* _Objectives_:
**a)** Transcribe, word for word, the passage of the article on the Chassigny meteorite that opens with the words containing "A piece of Mars" and closes with "to the Sun.".
**b)** Name every individual chemical element mentioned in the article on the Chassigny meteorite.

* _Selected excerpt_:
begin

A small fragment of rock, part of a meteorite from the planet Mars.
Scientists recently studied fragments of the Chassigny meteorite, including the one here, to better understand how Mars evolved. Credit: Courtesy Sandrine Péron

A piece of Mars that fell to Earth more than 2 centuries ago is telling planetary scientists a little about how the Red Planet was born. A recent analysis of the meteorite showed that volatile elements in the planet’s interior were deposited by primitive meteorites, whereas those in the atmosphere were accreted from the last wisps of the solar nebula­—the cloud of gas and dust that gave birth to the Sun.

“What we found is just the opposite of more classic models,” said Sujoy Mukhopadhyay, a professor at the University of California, Davis, and coauthor of the new study. “They start with solar gases in the interior and add the chondritic gases later on, toward the end of planet formation.”

Mukhopadhyay and lead author Sandrine Péron, currently a fellow at ETH Zürich, used new analytic techniques to parse the relative abundances of krypton isotopes contained in tiny bubbles in the Chassigny meteorite, which fell in northeastern France in 1815.

“Previous work, with noble gases and other materials, like water, showed that it’s effectively recording the interior mantle composition—it didn’t look like the surface composition of Mars.”

“A lot of groups have worked on Chassigny—it’s not a new meteorite,” said Mukhopadhyay. “Previous work, with noble gases and other materials, like water, showed that it’s effectively recording the interior mantle composition—it didn’t look like the surface composition of Mars.”

Earlier studies used xenon and other elements to try to understand how and when Mars acquired its volatiles—hydrogen, carbon, oxygen, nitrogen, and the noble gases. There’s a difference in the ratios of the different isotopes of these elements in the Sun (and, by inference, the solar nebula) and in chondrites—primitive meteorites that formed as dust grains glommed together as the solar system was taking shape.

These earlier studies of Chassigny found a composition that resembled the Sun’s, suggesting that Mars acquired volatiles first from the solar nebula, with meteorites adding their contribution later on. Yet the results weren’t clear enough to settle the matter.

Focusing on Krypton

“Krypton separates out really nicely. There’s a very clear separation between what the Sun’s contribution is and what the chondritic contribution is.”

Mukhopadhyay and Péron decided to focus on krypton, which had received little attention in the earlier work. “When you look at the isotopic fingerprint of xenon, there’s only a very tiny difference between the chondritic and solar gases,” Mukhopadhyay said. “But krypton separates out really nicely. There’s a very clear separation between what the Sun’s contribution is and what the chondritic contribution is,” with chondritic isotopes heavier than solar isotopes.

end

* _Dataset rows_:

begin

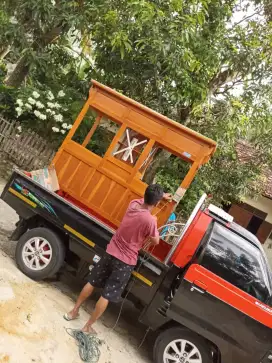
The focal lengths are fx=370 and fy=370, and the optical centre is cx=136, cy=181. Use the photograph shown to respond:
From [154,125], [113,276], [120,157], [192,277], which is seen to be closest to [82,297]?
[113,276]

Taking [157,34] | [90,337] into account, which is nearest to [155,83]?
[157,34]

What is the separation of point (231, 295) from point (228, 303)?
3.7 inches

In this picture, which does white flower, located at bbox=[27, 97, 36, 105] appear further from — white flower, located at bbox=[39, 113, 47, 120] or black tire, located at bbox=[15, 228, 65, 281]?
black tire, located at bbox=[15, 228, 65, 281]

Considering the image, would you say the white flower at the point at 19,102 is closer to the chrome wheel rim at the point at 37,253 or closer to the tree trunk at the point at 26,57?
the tree trunk at the point at 26,57

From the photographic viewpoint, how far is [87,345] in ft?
13.1

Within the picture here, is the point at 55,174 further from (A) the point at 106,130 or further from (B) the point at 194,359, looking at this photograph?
(A) the point at 106,130

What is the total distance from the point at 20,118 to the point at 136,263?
767 cm

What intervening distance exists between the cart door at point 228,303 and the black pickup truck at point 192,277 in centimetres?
1

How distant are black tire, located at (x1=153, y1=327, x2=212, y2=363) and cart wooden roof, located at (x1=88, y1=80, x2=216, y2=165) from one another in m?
2.15

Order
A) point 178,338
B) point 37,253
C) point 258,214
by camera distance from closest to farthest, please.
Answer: point 178,338 → point 37,253 → point 258,214

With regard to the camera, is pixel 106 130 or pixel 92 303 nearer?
pixel 92 303

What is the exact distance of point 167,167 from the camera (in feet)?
36.3

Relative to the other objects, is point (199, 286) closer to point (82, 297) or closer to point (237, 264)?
point (237, 264)

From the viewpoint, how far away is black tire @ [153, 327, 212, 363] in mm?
4121
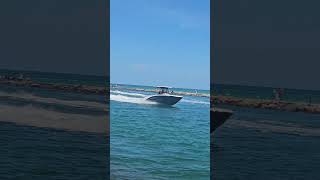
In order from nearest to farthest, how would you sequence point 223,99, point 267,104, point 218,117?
point 218,117 < point 223,99 < point 267,104

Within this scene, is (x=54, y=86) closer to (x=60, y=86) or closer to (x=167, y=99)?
(x=60, y=86)

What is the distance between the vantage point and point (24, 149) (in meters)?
3.76

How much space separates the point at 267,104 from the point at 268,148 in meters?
1.50

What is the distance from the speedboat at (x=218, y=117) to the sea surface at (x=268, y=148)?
8 cm

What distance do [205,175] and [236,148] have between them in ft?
11.4

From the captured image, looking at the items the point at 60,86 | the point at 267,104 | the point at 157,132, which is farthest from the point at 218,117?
the point at 157,132

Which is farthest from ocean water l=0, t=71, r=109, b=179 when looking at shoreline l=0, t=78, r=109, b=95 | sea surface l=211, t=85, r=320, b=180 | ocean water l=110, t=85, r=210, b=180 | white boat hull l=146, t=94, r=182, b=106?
white boat hull l=146, t=94, r=182, b=106

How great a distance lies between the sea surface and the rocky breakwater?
122 mm

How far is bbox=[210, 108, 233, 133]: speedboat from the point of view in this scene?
4.66 m

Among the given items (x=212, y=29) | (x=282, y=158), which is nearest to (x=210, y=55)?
(x=212, y=29)

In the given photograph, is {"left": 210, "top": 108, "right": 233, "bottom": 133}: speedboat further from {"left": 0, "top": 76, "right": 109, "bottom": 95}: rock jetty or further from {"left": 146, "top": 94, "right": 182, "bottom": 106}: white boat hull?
{"left": 146, "top": 94, "right": 182, "bottom": 106}: white boat hull

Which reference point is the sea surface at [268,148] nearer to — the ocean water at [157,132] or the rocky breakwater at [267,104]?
the rocky breakwater at [267,104]

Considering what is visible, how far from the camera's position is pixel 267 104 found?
5.54 m

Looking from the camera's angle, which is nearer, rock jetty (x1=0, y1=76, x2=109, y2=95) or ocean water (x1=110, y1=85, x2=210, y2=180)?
rock jetty (x1=0, y1=76, x2=109, y2=95)
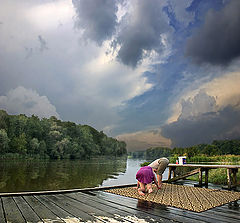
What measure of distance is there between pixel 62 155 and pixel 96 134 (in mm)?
38104

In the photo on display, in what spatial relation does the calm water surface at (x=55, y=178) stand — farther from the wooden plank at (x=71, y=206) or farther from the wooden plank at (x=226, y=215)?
the wooden plank at (x=226, y=215)

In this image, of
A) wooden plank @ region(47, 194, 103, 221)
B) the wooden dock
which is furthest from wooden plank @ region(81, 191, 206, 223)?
wooden plank @ region(47, 194, 103, 221)

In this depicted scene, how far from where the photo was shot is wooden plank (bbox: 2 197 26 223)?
115 inches

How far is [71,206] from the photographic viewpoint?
3.80 m

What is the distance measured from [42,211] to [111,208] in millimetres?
1103

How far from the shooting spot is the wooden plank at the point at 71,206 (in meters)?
3.22

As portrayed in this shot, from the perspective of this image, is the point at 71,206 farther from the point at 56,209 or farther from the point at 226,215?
the point at 226,215

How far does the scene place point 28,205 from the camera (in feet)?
12.2

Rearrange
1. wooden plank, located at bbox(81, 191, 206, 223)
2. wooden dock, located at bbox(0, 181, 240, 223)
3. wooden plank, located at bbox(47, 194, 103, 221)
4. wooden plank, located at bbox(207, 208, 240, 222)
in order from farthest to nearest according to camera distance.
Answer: wooden plank, located at bbox(207, 208, 240, 222), wooden plank, located at bbox(81, 191, 206, 223), wooden plank, located at bbox(47, 194, 103, 221), wooden dock, located at bbox(0, 181, 240, 223)

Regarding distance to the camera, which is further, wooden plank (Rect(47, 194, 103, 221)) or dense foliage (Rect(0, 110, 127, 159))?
dense foliage (Rect(0, 110, 127, 159))

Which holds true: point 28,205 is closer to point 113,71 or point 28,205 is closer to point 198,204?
point 198,204

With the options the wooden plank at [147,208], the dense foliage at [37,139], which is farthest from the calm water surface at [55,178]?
the dense foliage at [37,139]

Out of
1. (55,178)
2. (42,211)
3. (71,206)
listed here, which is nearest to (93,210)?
(71,206)

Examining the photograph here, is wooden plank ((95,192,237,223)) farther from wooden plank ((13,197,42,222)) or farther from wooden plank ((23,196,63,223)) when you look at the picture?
wooden plank ((13,197,42,222))
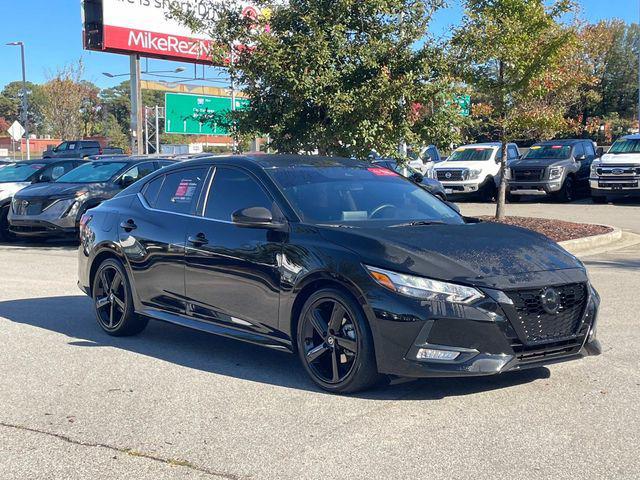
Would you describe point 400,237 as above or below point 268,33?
below

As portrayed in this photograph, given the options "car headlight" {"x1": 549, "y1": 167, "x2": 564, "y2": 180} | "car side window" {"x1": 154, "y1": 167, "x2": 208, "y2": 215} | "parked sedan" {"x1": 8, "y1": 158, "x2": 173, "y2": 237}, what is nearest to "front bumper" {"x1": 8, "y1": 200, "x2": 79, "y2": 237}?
"parked sedan" {"x1": 8, "y1": 158, "x2": 173, "y2": 237}

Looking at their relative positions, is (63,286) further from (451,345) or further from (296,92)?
(451,345)

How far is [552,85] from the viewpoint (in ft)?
51.1

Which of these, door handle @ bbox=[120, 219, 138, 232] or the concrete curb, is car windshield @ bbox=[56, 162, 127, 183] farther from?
door handle @ bbox=[120, 219, 138, 232]

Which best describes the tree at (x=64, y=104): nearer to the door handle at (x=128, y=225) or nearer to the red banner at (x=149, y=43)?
the red banner at (x=149, y=43)

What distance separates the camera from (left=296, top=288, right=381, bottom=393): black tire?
5340 millimetres

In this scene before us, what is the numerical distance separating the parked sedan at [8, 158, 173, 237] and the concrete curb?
7.38 meters

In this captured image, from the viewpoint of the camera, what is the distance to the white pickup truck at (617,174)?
2231 centimetres

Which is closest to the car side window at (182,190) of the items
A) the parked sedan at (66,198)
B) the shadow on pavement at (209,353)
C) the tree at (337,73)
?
the shadow on pavement at (209,353)

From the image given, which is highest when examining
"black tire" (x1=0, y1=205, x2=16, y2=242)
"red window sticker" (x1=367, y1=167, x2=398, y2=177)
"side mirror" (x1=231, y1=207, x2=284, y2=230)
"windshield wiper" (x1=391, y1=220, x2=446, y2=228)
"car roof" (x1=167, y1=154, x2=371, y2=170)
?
"car roof" (x1=167, y1=154, x2=371, y2=170)

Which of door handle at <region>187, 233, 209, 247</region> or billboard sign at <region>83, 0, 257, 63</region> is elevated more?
billboard sign at <region>83, 0, 257, 63</region>

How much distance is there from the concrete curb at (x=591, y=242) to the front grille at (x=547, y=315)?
26.0ft

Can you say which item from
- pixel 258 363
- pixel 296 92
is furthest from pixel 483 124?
pixel 258 363

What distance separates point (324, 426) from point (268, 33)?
10.3 m
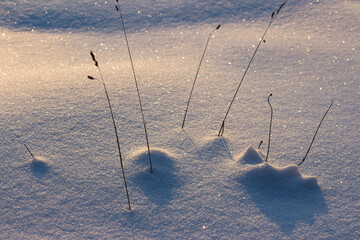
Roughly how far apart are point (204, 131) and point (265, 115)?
388mm

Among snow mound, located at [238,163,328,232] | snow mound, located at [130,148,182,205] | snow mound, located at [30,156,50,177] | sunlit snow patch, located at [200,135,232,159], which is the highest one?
snow mound, located at [30,156,50,177]

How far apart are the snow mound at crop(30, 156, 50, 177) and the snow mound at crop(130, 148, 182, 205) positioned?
1.22 feet

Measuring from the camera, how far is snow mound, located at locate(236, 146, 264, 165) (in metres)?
1.25

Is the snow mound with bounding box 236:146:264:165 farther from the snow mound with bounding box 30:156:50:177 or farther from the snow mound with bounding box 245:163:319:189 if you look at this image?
the snow mound with bounding box 30:156:50:177

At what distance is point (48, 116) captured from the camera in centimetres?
150

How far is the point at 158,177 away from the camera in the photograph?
1.17 metres

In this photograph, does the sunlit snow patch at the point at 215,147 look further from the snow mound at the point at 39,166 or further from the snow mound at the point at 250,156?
the snow mound at the point at 39,166

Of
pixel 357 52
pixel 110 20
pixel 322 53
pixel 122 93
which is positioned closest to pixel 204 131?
pixel 122 93

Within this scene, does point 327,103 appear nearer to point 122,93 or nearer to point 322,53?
point 322,53

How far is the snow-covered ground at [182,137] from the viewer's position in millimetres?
1027

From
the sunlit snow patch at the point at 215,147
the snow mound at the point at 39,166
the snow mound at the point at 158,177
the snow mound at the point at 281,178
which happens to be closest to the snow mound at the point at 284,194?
the snow mound at the point at 281,178

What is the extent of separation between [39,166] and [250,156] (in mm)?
918

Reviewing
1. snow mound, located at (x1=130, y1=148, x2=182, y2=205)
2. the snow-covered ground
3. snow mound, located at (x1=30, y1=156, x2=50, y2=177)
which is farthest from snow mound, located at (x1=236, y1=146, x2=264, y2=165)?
snow mound, located at (x1=30, y1=156, x2=50, y2=177)

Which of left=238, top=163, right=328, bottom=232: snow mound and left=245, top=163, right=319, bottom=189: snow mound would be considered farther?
left=245, top=163, right=319, bottom=189: snow mound
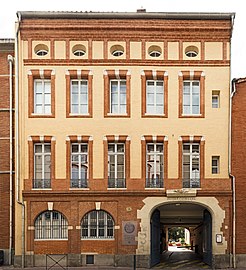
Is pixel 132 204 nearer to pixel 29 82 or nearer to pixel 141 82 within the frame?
pixel 141 82

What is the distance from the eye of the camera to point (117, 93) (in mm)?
34281

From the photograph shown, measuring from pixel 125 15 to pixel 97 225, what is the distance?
1209 cm

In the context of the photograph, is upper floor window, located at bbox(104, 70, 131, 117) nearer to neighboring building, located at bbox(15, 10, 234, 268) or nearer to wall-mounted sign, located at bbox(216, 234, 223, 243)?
neighboring building, located at bbox(15, 10, 234, 268)

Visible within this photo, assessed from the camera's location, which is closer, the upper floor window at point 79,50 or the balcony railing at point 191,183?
the balcony railing at point 191,183

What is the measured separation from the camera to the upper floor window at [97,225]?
33438 mm

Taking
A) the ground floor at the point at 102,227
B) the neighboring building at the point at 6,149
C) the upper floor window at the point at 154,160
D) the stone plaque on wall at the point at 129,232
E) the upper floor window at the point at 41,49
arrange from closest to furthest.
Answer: the ground floor at the point at 102,227 < the stone plaque on wall at the point at 129,232 < the upper floor window at the point at 154,160 < the upper floor window at the point at 41,49 < the neighboring building at the point at 6,149

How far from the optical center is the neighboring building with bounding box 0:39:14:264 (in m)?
34.2

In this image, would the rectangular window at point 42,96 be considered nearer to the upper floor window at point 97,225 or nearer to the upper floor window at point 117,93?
the upper floor window at point 117,93

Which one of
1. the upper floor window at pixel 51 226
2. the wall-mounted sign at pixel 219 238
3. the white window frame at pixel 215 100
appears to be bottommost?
the wall-mounted sign at pixel 219 238

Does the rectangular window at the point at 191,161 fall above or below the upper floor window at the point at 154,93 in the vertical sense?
below

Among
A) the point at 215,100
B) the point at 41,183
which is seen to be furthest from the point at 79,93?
the point at 215,100

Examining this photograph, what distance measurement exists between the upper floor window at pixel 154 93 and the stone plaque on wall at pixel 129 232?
20.5 ft

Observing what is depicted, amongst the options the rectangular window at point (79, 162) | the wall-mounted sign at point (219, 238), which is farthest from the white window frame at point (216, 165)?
the rectangular window at point (79, 162)

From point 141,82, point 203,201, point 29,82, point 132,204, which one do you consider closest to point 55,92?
point 29,82
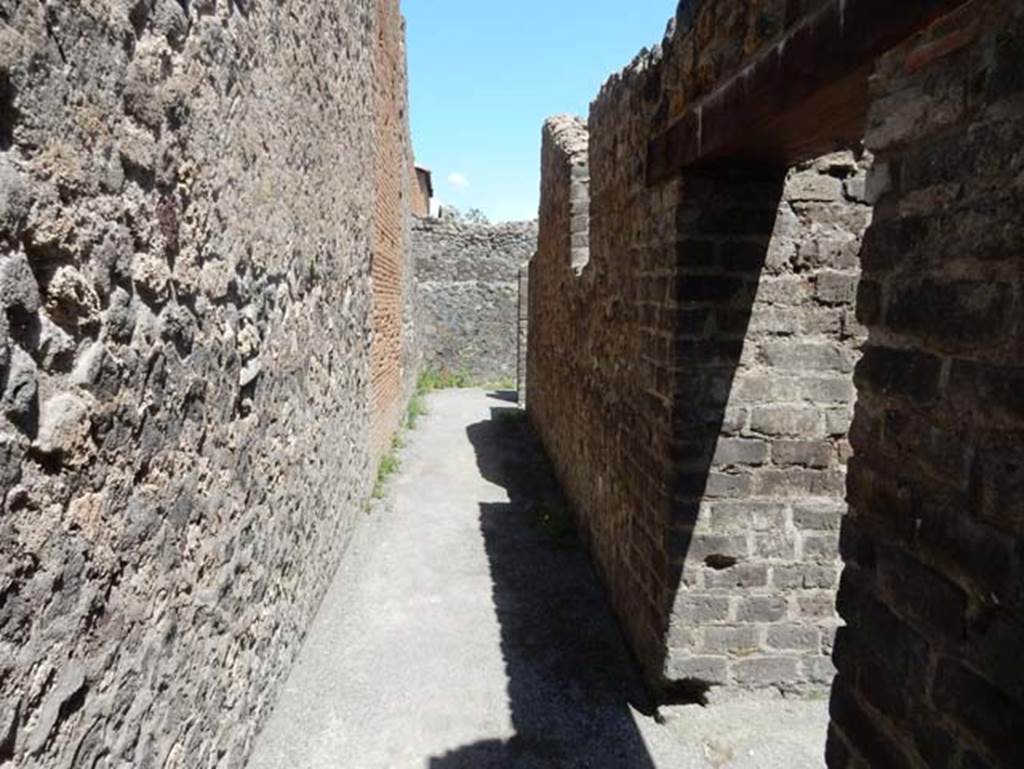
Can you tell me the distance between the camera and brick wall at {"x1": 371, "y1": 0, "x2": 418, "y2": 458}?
7.46 meters

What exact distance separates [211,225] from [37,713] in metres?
1.62

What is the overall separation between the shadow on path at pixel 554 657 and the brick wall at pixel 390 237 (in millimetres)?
2156

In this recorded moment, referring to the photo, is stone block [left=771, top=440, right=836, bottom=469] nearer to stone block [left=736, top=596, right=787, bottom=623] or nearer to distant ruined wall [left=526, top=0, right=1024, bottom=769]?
distant ruined wall [left=526, top=0, right=1024, bottom=769]

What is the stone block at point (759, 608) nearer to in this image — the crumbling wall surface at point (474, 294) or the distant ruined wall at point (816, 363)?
the distant ruined wall at point (816, 363)

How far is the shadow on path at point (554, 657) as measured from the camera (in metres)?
3.05

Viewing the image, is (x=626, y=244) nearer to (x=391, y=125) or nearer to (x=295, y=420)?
(x=295, y=420)

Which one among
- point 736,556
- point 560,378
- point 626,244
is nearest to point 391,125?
point 560,378

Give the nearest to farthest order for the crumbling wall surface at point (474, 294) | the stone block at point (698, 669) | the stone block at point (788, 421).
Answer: the stone block at point (788, 421) → the stone block at point (698, 669) → the crumbling wall surface at point (474, 294)

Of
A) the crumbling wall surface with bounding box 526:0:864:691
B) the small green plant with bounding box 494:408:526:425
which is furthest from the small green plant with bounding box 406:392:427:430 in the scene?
the crumbling wall surface with bounding box 526:0:864:691

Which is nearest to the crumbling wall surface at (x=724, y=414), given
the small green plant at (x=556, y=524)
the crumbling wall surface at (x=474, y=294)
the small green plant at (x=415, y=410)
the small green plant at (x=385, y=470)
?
the small green plant at (x=556, y=524)

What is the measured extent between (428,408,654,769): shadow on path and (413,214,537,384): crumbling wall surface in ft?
33.5

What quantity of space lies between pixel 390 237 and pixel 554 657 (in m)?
6.26

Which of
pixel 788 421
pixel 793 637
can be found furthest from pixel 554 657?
pixel 788 421

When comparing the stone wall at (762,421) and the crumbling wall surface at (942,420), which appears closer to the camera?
the crumbling wall surface at (942,420)
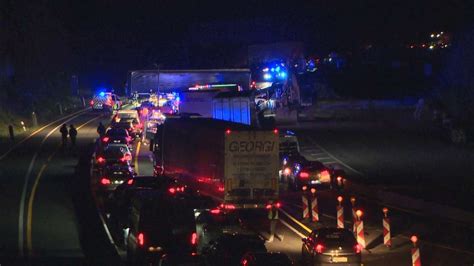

end

* _Solutions to the problems_:
**a)**
A piece of Mars that fell to Earth more than 2 centuries ago is telling planetary scientists a little about how the Red Planet was born. A recent analysis of the meteorite showed that volatile elements in the planet’s interior were deposited by primitive meteorites, whereas those in the atmosphere were accreted from the last wisps of the solar nebula­—the cloud of gas and dust that gave birth to the Sun.

**b)** Krypton, xenon, hydrogen, carbon, oxygen, nitrogen